WHAT YOU WILL DO
Turn the entries into a two-column CSV with the header row text,answer, starting with the first entry and ending with the line that contains "2.68 meters". Give one row per entry, with its text and its answer each in a single quoted field and every line break replaced by a space.

MATERIAL FOR THIS TASK
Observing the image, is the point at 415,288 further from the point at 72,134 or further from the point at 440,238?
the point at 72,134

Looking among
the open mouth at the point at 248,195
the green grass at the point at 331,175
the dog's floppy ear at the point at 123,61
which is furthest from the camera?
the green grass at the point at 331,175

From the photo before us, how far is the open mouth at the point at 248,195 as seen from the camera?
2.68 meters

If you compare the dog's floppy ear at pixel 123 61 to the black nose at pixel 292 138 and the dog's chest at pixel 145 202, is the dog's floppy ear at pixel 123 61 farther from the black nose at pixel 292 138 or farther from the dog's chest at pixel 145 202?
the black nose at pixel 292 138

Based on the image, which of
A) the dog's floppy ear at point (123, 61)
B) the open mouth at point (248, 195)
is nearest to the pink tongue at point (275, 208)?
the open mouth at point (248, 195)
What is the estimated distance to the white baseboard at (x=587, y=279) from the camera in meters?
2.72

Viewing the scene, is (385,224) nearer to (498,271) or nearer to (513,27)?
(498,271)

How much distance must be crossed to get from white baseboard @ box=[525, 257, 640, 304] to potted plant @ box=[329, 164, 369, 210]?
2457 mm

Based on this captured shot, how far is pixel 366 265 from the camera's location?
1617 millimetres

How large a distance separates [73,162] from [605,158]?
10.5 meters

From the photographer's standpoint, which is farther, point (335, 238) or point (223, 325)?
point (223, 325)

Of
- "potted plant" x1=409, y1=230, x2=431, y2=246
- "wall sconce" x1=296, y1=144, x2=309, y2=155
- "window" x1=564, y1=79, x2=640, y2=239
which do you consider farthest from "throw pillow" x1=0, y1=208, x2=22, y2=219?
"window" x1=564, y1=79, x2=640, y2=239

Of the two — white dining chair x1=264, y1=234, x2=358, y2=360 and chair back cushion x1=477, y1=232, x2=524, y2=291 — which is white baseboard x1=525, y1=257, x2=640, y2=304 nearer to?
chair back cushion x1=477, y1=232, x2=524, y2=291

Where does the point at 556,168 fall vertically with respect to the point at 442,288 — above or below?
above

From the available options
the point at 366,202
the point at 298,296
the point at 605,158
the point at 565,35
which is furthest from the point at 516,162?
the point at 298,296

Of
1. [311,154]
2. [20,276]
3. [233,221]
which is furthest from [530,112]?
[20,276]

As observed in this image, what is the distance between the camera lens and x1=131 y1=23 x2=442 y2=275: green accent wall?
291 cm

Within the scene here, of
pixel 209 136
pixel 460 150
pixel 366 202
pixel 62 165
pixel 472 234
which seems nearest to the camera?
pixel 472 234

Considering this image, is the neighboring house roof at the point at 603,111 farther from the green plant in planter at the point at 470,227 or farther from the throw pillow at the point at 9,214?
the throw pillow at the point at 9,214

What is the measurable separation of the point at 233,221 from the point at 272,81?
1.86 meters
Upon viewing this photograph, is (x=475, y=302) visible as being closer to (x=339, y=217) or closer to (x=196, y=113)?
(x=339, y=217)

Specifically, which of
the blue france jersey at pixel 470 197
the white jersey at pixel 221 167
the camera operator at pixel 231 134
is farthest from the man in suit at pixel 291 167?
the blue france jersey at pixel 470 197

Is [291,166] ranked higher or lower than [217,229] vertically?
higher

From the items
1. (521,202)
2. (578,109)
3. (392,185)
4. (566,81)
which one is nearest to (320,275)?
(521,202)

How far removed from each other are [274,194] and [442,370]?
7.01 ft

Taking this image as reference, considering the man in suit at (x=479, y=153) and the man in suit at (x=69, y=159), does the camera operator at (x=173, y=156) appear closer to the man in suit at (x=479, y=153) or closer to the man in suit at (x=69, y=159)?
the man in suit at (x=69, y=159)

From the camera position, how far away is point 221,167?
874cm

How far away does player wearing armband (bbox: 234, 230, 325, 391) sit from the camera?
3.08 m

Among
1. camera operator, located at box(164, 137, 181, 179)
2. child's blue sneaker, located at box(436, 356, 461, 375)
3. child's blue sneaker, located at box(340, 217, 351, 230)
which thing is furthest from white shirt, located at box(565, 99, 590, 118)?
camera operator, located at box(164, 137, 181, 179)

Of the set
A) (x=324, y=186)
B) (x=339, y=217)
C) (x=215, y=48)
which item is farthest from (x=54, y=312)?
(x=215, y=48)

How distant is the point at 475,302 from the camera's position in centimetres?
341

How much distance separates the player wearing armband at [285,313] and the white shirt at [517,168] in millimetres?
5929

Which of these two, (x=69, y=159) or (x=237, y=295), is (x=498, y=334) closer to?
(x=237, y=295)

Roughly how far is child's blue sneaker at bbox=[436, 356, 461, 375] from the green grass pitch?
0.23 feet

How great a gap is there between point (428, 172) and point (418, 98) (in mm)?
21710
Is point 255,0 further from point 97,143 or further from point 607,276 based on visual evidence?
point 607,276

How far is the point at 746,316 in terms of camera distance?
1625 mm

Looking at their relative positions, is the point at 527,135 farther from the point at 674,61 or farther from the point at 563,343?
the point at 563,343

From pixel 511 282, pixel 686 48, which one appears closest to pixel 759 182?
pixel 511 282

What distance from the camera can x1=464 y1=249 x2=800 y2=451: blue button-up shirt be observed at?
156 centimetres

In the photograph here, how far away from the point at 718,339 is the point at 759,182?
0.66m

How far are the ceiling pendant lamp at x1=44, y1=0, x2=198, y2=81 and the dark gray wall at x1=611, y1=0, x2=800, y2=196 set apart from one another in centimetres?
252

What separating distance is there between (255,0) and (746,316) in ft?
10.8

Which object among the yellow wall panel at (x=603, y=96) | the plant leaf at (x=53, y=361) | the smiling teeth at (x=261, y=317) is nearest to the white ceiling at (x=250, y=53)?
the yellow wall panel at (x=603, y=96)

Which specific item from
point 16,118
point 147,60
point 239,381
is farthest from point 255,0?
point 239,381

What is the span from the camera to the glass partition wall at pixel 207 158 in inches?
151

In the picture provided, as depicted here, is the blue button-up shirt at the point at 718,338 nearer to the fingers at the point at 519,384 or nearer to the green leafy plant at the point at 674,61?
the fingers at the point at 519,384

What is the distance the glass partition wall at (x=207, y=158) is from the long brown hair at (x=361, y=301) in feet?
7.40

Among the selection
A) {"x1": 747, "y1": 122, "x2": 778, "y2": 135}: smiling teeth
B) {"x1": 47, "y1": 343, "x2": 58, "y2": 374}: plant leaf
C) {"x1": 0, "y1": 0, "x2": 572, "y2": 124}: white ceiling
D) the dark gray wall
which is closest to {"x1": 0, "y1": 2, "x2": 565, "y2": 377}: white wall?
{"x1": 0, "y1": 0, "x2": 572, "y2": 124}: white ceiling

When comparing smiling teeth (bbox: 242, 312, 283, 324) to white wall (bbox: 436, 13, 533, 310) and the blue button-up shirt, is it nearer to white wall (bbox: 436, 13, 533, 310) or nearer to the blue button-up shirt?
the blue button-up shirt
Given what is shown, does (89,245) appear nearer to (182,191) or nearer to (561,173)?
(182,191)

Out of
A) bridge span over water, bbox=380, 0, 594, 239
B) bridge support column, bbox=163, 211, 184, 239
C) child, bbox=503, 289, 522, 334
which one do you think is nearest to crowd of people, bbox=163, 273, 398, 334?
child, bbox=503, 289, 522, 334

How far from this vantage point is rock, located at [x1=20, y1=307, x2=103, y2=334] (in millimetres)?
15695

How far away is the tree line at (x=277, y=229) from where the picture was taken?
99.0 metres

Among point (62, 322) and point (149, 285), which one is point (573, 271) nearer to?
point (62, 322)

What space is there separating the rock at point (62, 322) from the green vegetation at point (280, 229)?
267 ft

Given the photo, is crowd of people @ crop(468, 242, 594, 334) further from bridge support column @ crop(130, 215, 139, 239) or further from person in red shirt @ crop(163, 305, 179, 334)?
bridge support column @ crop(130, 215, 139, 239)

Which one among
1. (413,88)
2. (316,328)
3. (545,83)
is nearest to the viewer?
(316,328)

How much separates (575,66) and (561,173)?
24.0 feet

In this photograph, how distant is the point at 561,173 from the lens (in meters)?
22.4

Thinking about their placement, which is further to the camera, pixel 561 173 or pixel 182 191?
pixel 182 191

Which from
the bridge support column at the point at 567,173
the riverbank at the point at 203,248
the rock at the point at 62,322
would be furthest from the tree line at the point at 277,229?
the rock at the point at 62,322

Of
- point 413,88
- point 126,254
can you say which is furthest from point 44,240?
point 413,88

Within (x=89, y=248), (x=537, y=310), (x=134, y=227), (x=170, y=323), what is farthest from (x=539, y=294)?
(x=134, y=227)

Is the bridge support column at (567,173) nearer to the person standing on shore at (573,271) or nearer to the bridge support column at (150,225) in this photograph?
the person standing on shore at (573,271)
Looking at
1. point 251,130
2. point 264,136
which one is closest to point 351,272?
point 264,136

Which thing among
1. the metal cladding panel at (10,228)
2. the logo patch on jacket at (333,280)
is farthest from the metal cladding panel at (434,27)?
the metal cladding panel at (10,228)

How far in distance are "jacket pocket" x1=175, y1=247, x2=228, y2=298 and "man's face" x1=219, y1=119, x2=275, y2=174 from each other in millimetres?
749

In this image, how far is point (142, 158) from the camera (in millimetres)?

COMPLETE ANSWER
text,answer
"Observing the image, is the point at 415,288 further from the point at 72,134 or further from the point at 440,238?","the point at 72,134"
"Looking among the open mouth at the point at 248,195 the green grass at the point at 331,175 the dog's floppy ear at the point at 123,61 which is furthest from the camera?","the green grass at the point at 331,175"
"From the photo before us, how far is the open mouth at the point at 248,195 as seen from the camera?","2.68 meters"